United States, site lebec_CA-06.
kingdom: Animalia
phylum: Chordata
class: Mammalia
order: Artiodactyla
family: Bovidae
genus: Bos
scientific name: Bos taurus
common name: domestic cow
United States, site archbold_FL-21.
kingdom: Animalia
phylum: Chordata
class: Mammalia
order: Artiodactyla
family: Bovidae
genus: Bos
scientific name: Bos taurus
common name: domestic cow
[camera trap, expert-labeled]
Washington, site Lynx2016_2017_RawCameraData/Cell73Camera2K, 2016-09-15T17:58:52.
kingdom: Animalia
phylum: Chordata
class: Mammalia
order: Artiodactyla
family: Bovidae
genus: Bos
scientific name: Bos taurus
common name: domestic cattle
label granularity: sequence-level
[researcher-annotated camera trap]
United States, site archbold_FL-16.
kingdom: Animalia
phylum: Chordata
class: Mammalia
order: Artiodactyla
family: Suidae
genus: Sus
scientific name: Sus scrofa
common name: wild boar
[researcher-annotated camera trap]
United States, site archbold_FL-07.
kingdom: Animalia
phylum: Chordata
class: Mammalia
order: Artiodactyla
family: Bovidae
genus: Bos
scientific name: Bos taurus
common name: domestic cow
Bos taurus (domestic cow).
++++++
Repeat each entry exactly as it was given.

United States, site lebec_CA-06.
kingdom: Animalia
phylum: Chordata
class: Mammalia
order: Artiodactyla
family: Bovidae
genus: Bos
scientific name: Bos taurus
common name: domestic cow
United States, site archbold_FL-21.
kingdom: Animalia
phylum: Chordata
class: Mammalia
order: Artiodactyla
family: Bovidae
genus: Bos
scientific name: Bos taurus
common name: domestic cow
[camera trap, expert-labeled]
Washington, site Lynx2016_2017_RawCameraData/Cell73Camera2K, 2016-09-15T17:58:52.
kingdom: Animalia
phylum: Chordata
class: Mammalia
order: Artiodactyla
family: Bovidae
genus: Bos
scientific name: Bos taurus
common name: domestic cattle
label granularity: sequence-level
[researcher-annotated camera trap]
United States, site archbold_FL-16.
kingdom: Animalia
phylum: Chordata
class: Mammalia
order: Artiodactyla
family: Suidae
genus: Sus
scientific name: Sus scrofa
common name: wild boar
[researcher-annotated camera trap]
United States, site archbold_FL-07.
kingdom: Animalia
phylum: Chordata
class: Mammalia
order: Artiodactyla
family: Bovidae
genus: Bos
scientific name: Bos taurus
common name: domestic cow
Bos taurus (domestic cow).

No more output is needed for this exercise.